#### EXTRACTED MATERIAL:

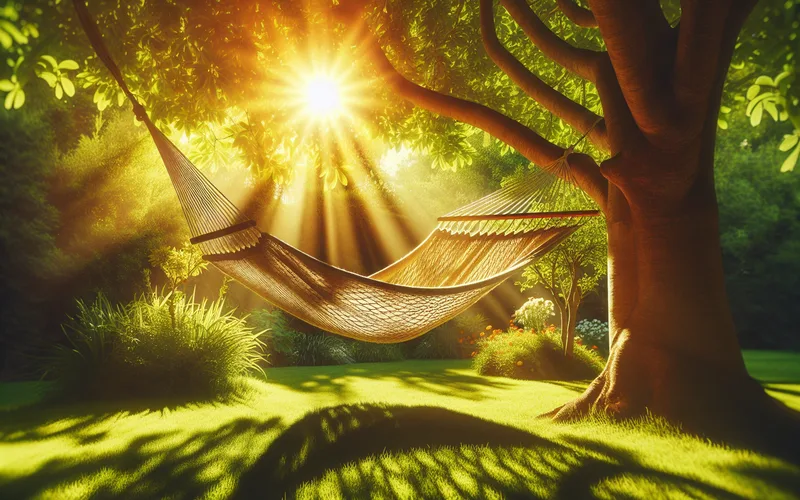 Hamac entre deux arbres dans un jardin paisible baigné de lumière chaude, repos et récupération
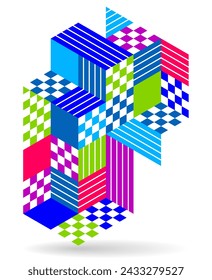 Fondo de pantalla de vector abstracto con bloques de cubos isométricos 3D, construcción geométrica con formas y bloques, tema de bajo poli poligonal cúbico.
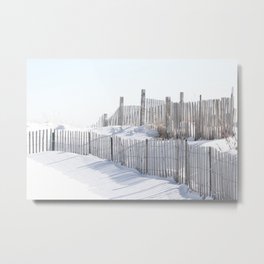 Rhode Island Snow 2015 Metal Print | Stormfence, Beach, Rhodeisland, Photo, Stormfencing, Shadows, Color, Snow, Digital, Contrast 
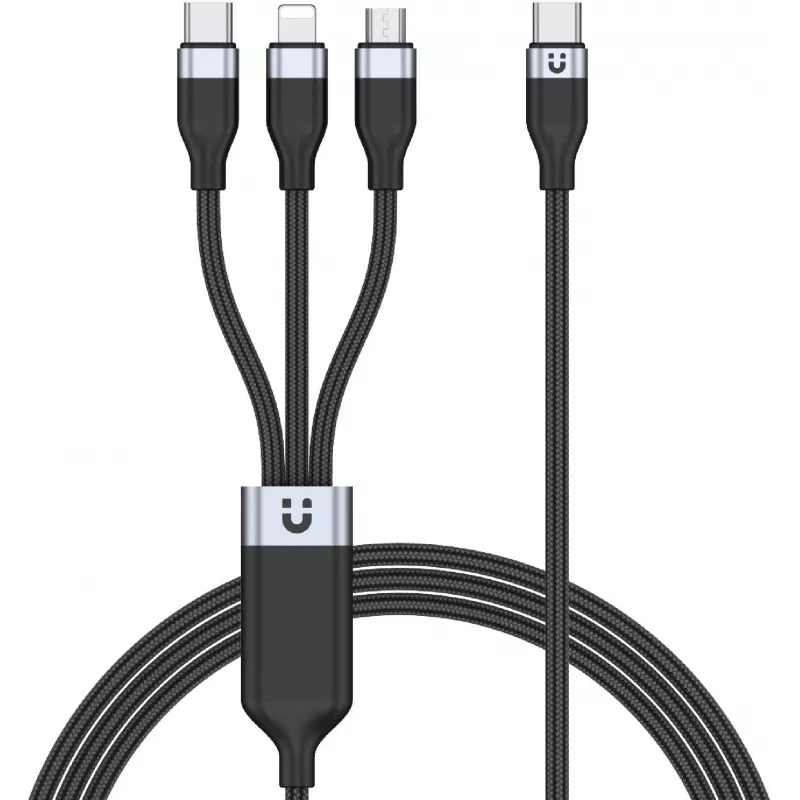 UNITEK 3-in-1 USB-A-Lightning, USB-C, Micro USB nylon-punottu latauskaapeli 1,5 m musta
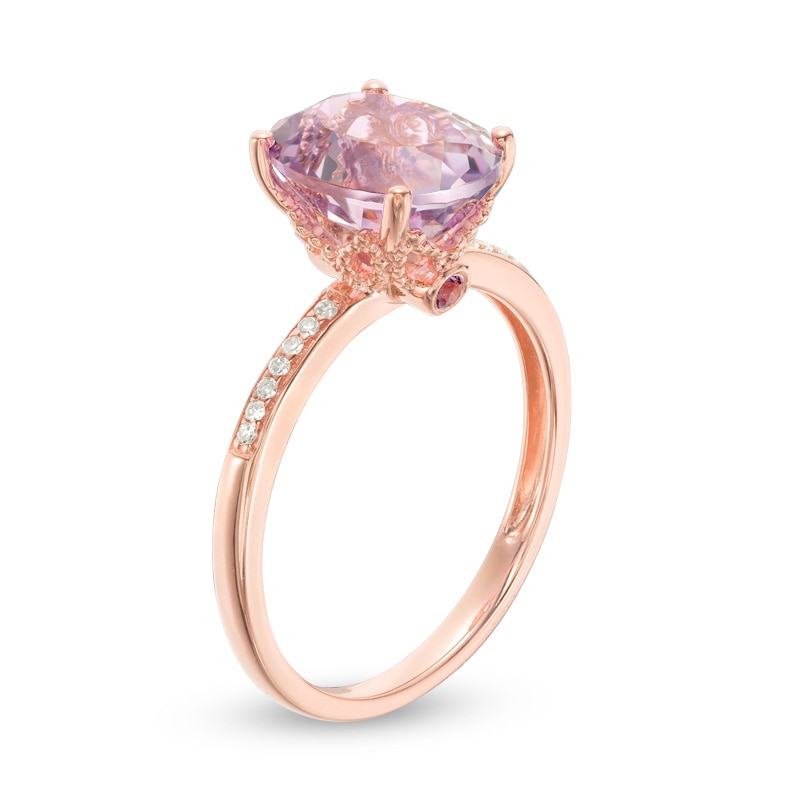 Previously Owned - Oval Rose de France Amethyst and 1/20 Ct. T.W. Diamond Ring in 14K Rose Gold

#### YOUR INSTRUCTIONS:
Rewrite the captions from all five items above with every "Snow" changed to "Frost" and everything else left as it is. Leave out the pictures and give only the text.

#### EXERCISE SOLUTION:
 Hamac entre deux arbres dans un jardin paisible baigné de lumière chaude, repos et récupération
 Fondo de pantalla de vector abstracto con bloques de cubos isométricos 3D, construcción geométrica con formas y bloques, tema de bajo poli poligonal cúbico.
 Rhode Island Frost 2015 Metal Print | Stormfence, Beach, Rhodeisland, Photo, Stormfencing, Shadows, Color, Frost, Digital, Contrast 
 UNITEK 3-in-1 USB-A-Lightning, USB-C, Micro USB nylon-punottu latauskaapeli 1,5 m musta
 Previously Owned - Oval Rose de France Amethyst and 1/20 Ct. T.W. Diamond Ring in 14K Rose Gold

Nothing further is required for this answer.